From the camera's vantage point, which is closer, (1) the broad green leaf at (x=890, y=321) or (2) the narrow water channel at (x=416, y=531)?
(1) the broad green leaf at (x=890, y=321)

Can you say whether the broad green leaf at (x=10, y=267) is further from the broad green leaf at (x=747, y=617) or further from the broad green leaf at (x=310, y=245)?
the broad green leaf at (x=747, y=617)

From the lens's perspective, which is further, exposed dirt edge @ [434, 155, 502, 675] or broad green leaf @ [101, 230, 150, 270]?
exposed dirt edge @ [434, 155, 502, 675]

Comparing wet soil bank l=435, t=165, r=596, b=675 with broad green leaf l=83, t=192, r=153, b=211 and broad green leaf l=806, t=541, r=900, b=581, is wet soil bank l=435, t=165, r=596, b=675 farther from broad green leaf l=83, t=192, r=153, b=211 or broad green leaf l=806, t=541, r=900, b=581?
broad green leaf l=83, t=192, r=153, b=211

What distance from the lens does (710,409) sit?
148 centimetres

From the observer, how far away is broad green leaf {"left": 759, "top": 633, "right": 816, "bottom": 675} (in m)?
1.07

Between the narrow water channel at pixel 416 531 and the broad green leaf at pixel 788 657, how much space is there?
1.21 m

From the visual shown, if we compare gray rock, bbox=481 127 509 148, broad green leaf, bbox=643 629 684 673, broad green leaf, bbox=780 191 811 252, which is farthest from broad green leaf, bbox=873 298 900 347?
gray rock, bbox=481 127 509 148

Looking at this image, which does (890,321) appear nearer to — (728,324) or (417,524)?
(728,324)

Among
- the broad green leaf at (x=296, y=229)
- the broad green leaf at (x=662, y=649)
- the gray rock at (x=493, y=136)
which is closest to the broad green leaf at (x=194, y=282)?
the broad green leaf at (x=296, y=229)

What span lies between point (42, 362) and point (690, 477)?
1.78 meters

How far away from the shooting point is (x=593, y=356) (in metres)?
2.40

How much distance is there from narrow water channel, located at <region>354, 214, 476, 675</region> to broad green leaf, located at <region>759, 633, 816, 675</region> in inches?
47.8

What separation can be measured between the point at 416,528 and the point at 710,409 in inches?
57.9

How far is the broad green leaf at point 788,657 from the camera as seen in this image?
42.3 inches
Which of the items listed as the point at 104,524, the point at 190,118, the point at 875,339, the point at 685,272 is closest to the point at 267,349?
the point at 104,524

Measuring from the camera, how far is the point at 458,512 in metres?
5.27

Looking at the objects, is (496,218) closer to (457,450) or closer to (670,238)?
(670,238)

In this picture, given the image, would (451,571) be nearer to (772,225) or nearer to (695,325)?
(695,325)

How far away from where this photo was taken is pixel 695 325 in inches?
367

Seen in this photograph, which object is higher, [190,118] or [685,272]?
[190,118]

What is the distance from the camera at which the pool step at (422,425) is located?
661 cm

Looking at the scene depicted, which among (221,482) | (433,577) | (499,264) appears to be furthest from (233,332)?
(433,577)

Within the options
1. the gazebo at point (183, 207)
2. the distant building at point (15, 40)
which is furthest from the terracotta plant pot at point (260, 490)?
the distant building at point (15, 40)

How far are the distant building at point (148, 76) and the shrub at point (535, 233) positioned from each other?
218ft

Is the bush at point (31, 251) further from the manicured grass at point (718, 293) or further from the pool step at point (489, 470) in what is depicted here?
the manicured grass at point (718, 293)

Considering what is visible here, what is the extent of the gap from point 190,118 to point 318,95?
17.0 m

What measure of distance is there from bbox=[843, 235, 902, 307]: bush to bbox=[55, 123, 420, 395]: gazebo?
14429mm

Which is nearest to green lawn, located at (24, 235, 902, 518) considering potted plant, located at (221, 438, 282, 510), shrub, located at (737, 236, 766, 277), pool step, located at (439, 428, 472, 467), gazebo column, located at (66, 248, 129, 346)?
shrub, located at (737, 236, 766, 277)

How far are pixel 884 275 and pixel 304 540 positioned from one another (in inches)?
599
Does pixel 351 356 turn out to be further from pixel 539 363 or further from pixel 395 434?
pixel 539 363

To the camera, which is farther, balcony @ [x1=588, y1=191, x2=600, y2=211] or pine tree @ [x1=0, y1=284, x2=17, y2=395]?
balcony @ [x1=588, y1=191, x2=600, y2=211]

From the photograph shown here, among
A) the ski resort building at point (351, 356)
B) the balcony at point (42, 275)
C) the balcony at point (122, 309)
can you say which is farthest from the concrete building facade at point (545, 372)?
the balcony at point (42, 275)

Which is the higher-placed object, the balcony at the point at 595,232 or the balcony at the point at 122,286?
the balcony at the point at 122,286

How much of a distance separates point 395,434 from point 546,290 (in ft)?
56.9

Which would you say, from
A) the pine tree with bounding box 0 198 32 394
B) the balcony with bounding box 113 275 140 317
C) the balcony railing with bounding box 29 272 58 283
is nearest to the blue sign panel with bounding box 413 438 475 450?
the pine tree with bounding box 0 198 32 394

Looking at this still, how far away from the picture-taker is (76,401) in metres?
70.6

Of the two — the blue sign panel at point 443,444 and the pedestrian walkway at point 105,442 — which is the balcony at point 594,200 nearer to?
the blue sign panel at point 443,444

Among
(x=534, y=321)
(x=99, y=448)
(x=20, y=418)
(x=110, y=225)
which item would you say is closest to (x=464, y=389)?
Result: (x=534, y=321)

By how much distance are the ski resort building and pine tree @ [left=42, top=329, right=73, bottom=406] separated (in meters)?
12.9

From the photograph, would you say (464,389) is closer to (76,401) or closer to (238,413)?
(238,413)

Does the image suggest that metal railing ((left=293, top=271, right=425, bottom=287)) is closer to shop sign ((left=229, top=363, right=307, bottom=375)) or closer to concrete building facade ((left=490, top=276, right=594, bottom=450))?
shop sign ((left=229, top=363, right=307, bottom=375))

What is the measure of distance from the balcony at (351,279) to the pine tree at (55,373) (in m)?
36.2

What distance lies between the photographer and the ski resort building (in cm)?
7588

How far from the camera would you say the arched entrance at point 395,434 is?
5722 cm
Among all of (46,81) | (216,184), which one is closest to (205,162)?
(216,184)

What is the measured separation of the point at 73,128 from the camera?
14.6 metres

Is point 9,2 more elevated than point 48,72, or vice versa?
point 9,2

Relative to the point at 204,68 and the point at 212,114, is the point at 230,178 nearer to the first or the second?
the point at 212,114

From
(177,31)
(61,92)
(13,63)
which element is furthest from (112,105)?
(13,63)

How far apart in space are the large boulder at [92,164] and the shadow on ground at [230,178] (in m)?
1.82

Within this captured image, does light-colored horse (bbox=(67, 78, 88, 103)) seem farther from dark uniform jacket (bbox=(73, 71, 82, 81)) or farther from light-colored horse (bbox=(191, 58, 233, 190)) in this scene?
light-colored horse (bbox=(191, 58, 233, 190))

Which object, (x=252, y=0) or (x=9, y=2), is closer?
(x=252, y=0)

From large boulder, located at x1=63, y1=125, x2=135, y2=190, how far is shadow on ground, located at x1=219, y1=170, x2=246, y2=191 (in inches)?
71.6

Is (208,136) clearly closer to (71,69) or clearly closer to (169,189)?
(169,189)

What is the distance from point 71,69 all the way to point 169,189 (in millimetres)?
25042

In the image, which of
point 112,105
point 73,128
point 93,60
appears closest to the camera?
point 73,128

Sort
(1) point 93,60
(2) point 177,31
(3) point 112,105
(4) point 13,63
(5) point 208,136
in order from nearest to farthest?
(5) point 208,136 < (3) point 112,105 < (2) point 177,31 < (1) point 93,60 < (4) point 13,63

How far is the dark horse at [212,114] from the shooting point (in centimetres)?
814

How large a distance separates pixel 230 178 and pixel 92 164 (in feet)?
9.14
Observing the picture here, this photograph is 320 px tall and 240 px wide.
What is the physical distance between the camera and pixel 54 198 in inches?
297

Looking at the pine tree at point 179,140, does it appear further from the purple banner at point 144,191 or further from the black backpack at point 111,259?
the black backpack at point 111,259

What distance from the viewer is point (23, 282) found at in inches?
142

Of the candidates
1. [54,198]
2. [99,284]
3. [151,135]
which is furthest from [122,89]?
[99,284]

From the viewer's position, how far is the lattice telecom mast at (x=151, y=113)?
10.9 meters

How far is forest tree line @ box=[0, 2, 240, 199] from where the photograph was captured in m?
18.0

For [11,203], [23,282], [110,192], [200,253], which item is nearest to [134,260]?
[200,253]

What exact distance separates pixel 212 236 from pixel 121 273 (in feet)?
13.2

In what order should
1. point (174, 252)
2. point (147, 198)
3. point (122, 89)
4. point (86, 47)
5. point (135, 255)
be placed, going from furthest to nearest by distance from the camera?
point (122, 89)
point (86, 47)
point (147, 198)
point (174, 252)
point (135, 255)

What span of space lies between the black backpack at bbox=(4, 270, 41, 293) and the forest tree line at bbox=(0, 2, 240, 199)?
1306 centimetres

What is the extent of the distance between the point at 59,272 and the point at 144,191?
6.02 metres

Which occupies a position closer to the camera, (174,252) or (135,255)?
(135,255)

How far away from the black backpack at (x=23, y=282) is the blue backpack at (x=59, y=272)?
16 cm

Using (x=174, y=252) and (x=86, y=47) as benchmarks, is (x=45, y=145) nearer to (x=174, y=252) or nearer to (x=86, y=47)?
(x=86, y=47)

* DIRECTIVE: Starting at the line that contains "How far is the broad" and ending after the line that contains "42.3 inches", rewrite those listing lines with "camera" renamed to "lens" and nothing else altered.

* SOLVED EXERCISE:
How far is the broad green leaf at point 788,657 from the lens as seen in this image?
42.3 inches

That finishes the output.